● Exercise tasks:
**A.** According to the Authority decision on the Department of Labor case, which sections of the Federal Service Labor-Management Relations Statute does the complaint allege the Agency violated?
**B.** Write the next part of the Authority decision on the Department of Labor case, picking up right after its final sentence.

● Document extract:
□ □ □ □ □
United States, Department of Labor, Washington, D.C. (Respondent) and American Federation of Government Employees, Local 12 (Charging Party)
[ v61 p603 ]
61 FLRA No. 116
DEPARTMENT OF LABOR
OF GOVERNMENT EMPLOYEES
DECISION AND ORDER
May 25, 2006
Before the Authority: Dale Cabaniss, Chairman and
Carol Waller Pope, Member [n1]
I. Statement of the Case
This case is before the Authority on exceptions to the attached decision of the Administrative Law Judge (the Judge) filed by the Respondent (Agency). The General Counsel (GC) and the Charging Party (Union) filed oppositions to the Agency's exceptions.
The complaint alleges that the Agency violated § 7116(a)(1) and (8) of the Federal Service Labor-Management Relations Statute (the Statute) by failing to comply with a final and binding arbitration award. The Judge found that the Agency violated the Statute as alleged, and he granted a status quo ante remedy and directed that the Agency post a notice signed by the Secretary of Labor (the Secretary).
□ □ □ □ □
● Collected data:
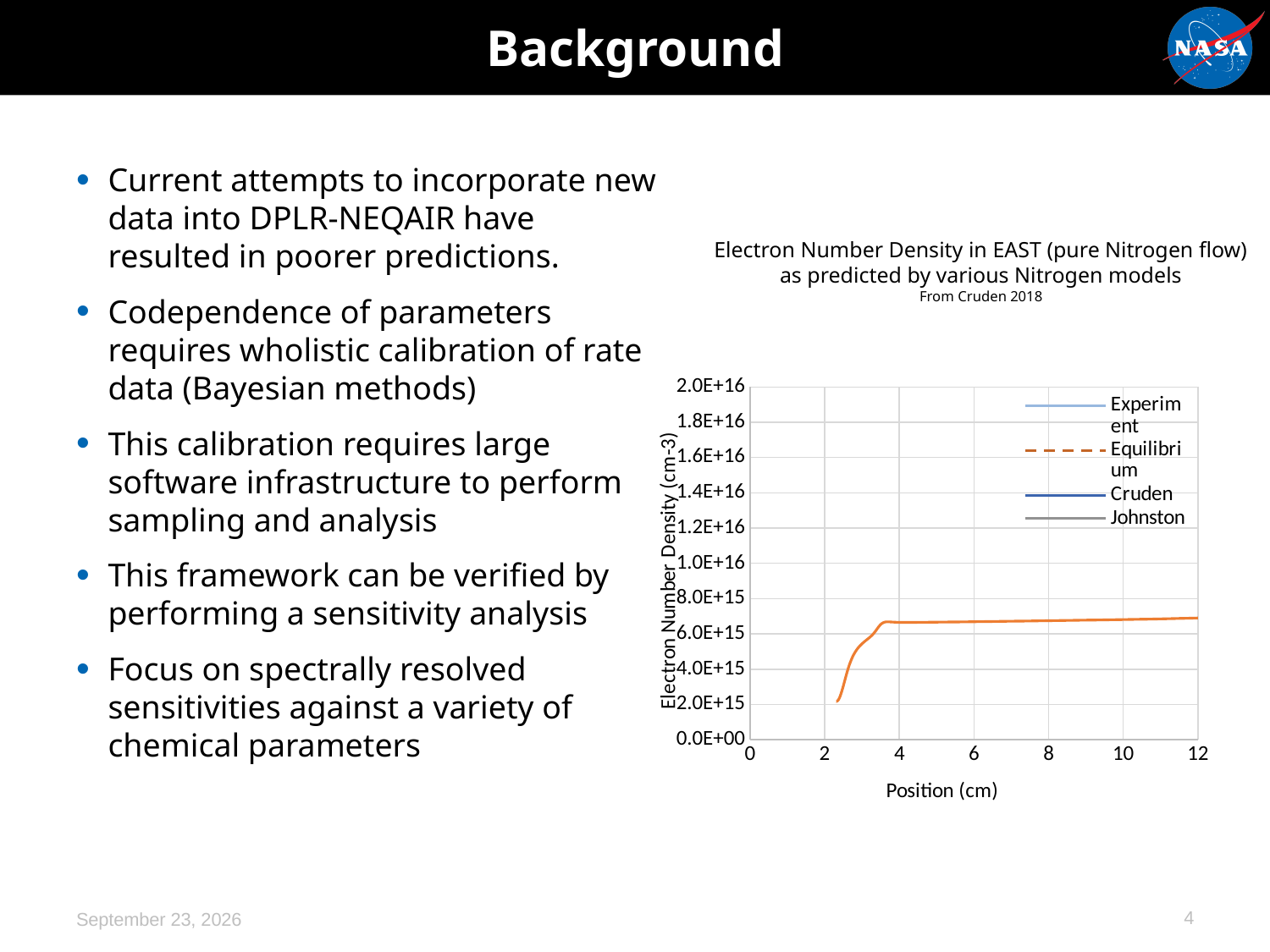
What is the label of the x axis of the chart? Position (cm) Does the plotted electron number density rise or fall as position increases from 2 cm to 4 cm? rise Is the plotted electron number density at a position of 10 cm greater or less than 6.0E+15? greater What is the title of the chart? Electron Number Density in EAST (pure Nitrogen flow) as predicted by various Nitrogen models What is the maximum value shown on the x axis of the chart? 12 How many series does the chart's legend list? 4 Is the plotted electron number density at a position of 6 cm greater or less than 8.0E+15? less Is the plotted electron number density at a position of 8 cm greater or less than 1.0E+16? less What kind of chart is shown on the slide? line chart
□ □ □ □ □
● Exercise answers:
**A.** Sections 7116(a)(1) and (8).

**B.**
Upon consideration of the Judge's decision and the entire record, we adopt the Judge's findings and conclusions that the Respondent violated § 7116(a)(1) and (8) of the Statute. However, we set aside the Judge's determination that a status quo ante remedy is warranted. We adopt the remainder of the Judge's recommended Order.
II. Background and Judge's Decision
The Agency unilaterally implemented an automated timekeeping system that required employees on a flexible work schedule to fill out their time sheets through computer software rather than manually. A grievance was filed and was submitted to arbitration, where the arbitrator found that the Agency's actions violated Article 4, Section 3 of the parties' collective bargaining agreement. [n2] As a remedy, the arbitrator directed the Agency to restore the previously-used manual timekeeping system, but stated that "[n]othing shall preclude the Parties from mutually agreeing to . . . resolve the situation on terms different than this Award." Jt. Ex. 1 at 18 (Arbitration Award). The Agency filed exceptions to the award with the Authority, which were subsequently denied. See DOL, Wash., D.C., 59 FLRA 131 (2003) (Chairman Cabaniss concurring).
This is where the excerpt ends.